▶ [What the task asks] Reproduce the part of the garbage-burning post below that begins at the words "Wednesday, July 27, 2011" and ends after the words "this disgusting practice.".

▶ [Page text]

****

Wednesday, July 27, 2011

An invitation to experience garbage burning....

I would like to invite every NEMA representative who can make it even from Nairobi, the Municipal Council's Environment department and the Public Health one, too, to my place at a time when garbage is being burned in the neighbourhood. This, so that they will experience first hand the consequences of their inactivity in stopping this disgusting practice.

It would also help, if they, in the meantime, try and imagine what it is like for the residents of parts of our estate who have to on a daily basis, inhale this acrid smoke with minimum of ventilation in our houses and when some of us are suffering from colds and horrible bronchitis like coughs, too. Maybe, we should take the 3 mentioned above outfits to task, officially, for letting our complaints fall on deaf and uncaring ears.

Oh, but I forgot - that our Municipal Council has scant regard for the rule of law or respect for it and it seems that NEMA is also following in it's lawless footsteps.

Despite having talked to umpteen numbers of NEMA officials both in their Nairobi head office and locally, NOTHING is being done about the issue and the garbage burners in our midst are insolently doing this every single day anytime of the day or night! Of late, it's been happening during the lunch hour.

So, could you all please, accept my invitation to experience what it feels like to inhale garbage burning right outside your living quarters? And it will be a special 'treat' if some of you are suffering from a bout of cold, 'flu and coughs, too! Let's see how you like it. Not to mention the muck that will dirty the house/s just after you've cleaned up.

****

▶ [Raw records]

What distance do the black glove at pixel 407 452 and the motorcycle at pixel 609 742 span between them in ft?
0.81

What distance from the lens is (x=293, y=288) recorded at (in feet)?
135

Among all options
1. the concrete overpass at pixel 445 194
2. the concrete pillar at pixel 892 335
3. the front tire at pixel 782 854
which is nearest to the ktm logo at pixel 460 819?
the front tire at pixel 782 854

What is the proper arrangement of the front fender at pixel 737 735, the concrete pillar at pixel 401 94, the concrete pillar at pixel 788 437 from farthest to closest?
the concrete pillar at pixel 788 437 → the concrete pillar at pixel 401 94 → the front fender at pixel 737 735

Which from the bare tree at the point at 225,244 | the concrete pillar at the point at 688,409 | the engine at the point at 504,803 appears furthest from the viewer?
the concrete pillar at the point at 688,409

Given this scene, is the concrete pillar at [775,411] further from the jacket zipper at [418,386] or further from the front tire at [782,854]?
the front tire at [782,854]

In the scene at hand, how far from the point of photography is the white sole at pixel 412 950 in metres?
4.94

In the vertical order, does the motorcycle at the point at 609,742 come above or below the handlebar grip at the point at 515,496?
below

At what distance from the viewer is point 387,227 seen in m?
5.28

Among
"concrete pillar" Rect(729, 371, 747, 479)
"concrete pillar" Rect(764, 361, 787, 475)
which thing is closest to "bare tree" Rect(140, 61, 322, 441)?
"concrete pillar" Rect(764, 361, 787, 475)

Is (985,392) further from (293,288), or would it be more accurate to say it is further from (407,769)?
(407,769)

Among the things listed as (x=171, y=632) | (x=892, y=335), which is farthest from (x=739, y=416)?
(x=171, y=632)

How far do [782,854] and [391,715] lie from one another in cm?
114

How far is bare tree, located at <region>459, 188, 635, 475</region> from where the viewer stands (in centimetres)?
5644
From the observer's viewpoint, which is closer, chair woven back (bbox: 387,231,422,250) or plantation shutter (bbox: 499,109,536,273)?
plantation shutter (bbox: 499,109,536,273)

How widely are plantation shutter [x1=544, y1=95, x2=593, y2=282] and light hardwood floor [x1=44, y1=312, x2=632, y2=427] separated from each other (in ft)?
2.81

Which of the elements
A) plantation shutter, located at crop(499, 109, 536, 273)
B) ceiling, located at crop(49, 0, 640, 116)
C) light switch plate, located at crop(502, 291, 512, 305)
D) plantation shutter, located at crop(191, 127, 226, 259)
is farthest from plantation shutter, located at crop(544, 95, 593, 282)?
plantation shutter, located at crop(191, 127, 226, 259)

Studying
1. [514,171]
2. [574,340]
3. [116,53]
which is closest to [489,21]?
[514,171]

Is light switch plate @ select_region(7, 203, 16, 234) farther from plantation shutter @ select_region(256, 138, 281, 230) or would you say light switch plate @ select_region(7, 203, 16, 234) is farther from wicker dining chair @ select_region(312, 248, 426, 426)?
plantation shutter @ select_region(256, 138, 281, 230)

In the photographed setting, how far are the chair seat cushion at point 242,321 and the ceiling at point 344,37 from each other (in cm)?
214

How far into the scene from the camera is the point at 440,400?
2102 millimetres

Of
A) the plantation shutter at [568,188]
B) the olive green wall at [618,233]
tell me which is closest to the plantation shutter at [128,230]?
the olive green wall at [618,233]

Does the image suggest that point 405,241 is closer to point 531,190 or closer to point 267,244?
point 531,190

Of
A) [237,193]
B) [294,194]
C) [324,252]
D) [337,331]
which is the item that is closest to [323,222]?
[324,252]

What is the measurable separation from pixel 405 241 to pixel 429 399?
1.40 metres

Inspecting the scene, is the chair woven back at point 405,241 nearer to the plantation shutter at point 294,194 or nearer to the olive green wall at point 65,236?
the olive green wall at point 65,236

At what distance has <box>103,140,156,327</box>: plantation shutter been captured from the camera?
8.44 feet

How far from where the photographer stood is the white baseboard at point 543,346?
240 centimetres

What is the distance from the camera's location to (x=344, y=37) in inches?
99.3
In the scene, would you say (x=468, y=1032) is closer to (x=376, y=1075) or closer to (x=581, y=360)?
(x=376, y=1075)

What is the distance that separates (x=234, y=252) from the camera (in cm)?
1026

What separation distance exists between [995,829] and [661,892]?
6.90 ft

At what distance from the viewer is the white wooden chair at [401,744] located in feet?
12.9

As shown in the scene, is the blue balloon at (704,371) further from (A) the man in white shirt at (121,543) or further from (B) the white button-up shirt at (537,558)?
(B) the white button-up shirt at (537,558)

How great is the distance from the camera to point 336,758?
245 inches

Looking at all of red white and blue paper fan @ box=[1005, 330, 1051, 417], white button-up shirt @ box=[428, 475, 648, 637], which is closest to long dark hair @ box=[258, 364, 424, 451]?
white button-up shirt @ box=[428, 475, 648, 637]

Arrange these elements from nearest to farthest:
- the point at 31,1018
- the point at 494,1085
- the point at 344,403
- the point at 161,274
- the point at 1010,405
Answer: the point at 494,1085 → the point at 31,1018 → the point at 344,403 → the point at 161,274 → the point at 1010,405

****

▶ [Completed task]
Wednesday, July 27, 2011

An invitation to experience garbage burning....

I would like to invite every NEMA representative who can make it even from Nairobi, the Municipal Council's Environment department and the Public Health one, too, to my place at a time when garbage is being burned in the neighbourhood. This, so that they will experience first hand the consequences of their inactivity in stopping this disgusting practice.